Saturday, August 27, 2022

A Democracy, not a Republic

Also, local maximums

Democracy and Republic

I've just finished reading Gordon S. Wood’s The Radicalism Of The American Revolution. It's a stunning and strange history. I had no idea how different the democracy the founders created was from the republic they envisioned.

The republicanism of the pre-revolutionary period was a political philosophy based largely on the writings of the Romans Cato and Cicero. These were austere thinkers and very much critical of the Rome of their time. They laid out an ideal of citizenship which was never much followed, even by their own countrymen. The founders modeled themselves on these Roman social critics. They envisioned an elected government of educated gentlemen who would serve the common good, gentlemen of sufficient wealth to be without pecuniary interest and also sufficient leisure to govern without a salary. (Indeed, they regarded discussion of anything like a salary with disgust – to these aristocrats, working for a living was contemptible.)

▶ WHAT YOU HAVE TO DO
Name every person the blog post above mentions by name.

▶ MATERIAL PROVIDED
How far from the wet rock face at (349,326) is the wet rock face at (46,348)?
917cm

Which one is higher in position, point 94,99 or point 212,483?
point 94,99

▶ SOLUTION TO THE PROBLEM
Gordon S. Wood, Cato, Cicero